__INSTRUCTION 1__: Repeat word for word the rows below, from the line holding "Among all options" through the last row, inclusive.

__QUOTED PASSAGE__:
* * * * *

Some people say that managers want numbers because they want to know that we’re measuring. I’ve found two ways of thinking about measurement that have been very useful to me. One is the definition from Kaner and Bond’s splendid paper “Software Engineering Metrics: What Do They Measure and How Do We Know?”: “Measurement is the empirical, objective assignment of numbers, according to a rule derived from a model or theory, to attributes of objects or events with the intent of describing them.” I think that’s a superb definition of quantitative measurement, and the paper includes a set of probing questions to test the validity of a quantitative measurement. Pass vs. fail ratios fall down badly when they’re subjected to those tests.

Jerry Weinberg offers another definition of measurement that I think is more in line with what managers really want: “Measurement is the art and science of making reliable (and significant) observations.” (The main part of the definition comes from Quality Software Management, Vol. 2: First-Order Measurement; the parenthetical comes from recent correspondence over Twitter.) That’s a more general, inclusive definition. It incorporates Kaner and Bond’s notion of quantitative measurement, but it’s more welcoming to qualitative, first-order approaches. First-order measurement, as Jerry describes it, provides answers to questions like “What seems to be happening? and What should I do now?” It entails a minimum of fuss, and tends to be direct, unobtrusive, inexpensive, and qualitative, leading either to immediate action or a decision to seek more information. It’s a common, misleading, and often expensive mistake in software development to leap over first-order measurement and reporting in favour of second-order—less direct, more quantified, more abstract, and based on more elaborate and vulnerable models.

* * * * *

__INSTRUCTION 2__: Duplicate the part of the passage on software measurement between "Some people say" and "to those tests.", inclusive, word for word.

Scene geometry questions:
* * * * *

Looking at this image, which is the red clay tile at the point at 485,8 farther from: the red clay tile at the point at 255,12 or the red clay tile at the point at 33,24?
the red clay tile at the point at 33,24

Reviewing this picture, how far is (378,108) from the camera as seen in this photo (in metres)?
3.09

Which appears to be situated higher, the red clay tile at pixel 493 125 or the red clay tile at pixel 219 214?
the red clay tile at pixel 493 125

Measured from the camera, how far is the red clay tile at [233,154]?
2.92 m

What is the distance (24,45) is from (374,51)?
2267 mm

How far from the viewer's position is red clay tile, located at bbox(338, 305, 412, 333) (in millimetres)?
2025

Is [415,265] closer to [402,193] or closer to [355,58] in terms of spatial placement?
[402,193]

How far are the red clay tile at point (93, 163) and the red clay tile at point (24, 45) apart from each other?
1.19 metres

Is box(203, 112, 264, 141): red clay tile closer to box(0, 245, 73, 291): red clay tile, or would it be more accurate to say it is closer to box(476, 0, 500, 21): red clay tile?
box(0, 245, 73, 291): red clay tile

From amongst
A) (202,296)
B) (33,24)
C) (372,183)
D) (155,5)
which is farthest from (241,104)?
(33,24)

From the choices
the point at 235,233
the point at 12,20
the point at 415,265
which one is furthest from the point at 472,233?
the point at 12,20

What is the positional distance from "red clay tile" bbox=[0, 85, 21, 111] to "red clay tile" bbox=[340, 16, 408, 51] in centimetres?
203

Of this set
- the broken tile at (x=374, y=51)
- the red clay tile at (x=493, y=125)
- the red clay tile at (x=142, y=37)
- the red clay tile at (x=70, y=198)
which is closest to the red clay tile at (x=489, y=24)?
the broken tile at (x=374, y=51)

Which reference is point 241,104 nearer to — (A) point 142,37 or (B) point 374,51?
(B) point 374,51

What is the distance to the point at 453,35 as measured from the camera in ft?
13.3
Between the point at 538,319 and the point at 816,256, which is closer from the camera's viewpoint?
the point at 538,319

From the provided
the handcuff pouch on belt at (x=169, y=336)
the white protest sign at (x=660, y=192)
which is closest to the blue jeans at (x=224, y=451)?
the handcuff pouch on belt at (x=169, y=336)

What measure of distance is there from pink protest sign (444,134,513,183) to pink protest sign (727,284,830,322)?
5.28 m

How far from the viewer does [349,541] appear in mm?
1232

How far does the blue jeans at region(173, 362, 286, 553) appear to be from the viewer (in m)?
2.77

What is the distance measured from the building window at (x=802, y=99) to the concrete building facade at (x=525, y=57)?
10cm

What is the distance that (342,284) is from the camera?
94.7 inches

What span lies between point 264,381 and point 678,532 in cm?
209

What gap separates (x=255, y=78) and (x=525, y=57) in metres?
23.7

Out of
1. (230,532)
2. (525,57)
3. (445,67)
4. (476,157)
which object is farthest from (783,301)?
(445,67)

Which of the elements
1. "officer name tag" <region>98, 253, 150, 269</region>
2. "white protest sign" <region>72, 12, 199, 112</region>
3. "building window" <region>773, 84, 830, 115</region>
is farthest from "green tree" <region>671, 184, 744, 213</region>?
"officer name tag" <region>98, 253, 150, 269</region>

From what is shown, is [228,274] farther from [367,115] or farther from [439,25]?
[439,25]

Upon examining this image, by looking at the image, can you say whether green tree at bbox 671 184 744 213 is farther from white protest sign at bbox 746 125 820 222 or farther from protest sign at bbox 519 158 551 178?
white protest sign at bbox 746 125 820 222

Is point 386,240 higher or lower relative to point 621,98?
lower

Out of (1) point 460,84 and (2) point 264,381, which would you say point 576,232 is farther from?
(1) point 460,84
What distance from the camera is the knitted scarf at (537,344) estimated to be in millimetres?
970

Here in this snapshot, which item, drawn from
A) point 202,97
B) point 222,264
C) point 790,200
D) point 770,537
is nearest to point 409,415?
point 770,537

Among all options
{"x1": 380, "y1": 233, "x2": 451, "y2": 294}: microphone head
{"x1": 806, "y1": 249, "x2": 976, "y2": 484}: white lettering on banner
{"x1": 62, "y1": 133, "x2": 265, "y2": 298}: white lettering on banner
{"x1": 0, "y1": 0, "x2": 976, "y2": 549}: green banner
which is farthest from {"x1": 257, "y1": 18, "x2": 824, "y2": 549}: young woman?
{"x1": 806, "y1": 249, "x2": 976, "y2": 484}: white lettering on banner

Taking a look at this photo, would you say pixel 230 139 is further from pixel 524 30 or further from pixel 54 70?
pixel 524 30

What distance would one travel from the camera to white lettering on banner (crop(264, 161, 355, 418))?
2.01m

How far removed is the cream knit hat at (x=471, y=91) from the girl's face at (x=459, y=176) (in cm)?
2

* * * * *

__TASK RESPONSE 1__:
Among all options
{"x1": 380, "y1": 233, "x2": 451, "y2": 294}: microphone head
{"x1": 806, "y1": 249, "x2": 976, "y2": 484}: white lettering on banner
{"x1": 62, "y1": 133, "x2": 265, "y2": 298}: white lettering on banner
{"x1": 0, "y1": 0, "x2": 976, "y2": 549}: green banner
which is farthest from {"x1": 257, "y1": 18, "x2": 824, "y2": 549}: young woman?
{"x1": 806, "y1": 249, "x2": 976, "y2": 484}: white lettering on banner

Taking a look at this photo, would you say pixel 230 139 is further from pixel 524 30 or further from pixel 54 70?
pixel 524 30

What distance would one travel from the camera to white lettering on banner (crop(264, 161, 355, 418))?
2.01m

How far removed is the cream knit hat at (x=471, y=91) from the girl's face at (x=459, y=176) (in cm)?
2

__TASK RESPONSE 2__:
Some people say that managers want numbers because they want to know that we’re measuring. I’ve found two ways of thinking about measurement that have been very useful to me. One is the definition from Kaner and Bond’s splendid paper “Software Engineering Metrics: What Do They Measure and How Do We Know?”: “Measurement is the empirical, objective assignment of numbers, according to a rule derived from a model or theory, to attributes of objects or events with the intent of describing them.” I think that’s a superb definition of quantitative measurement, and the paper includes a set of probing questions to test the validity of a quantitative measurement. Pass vs. fail ratios fall down badly when they’re subjected to those tests.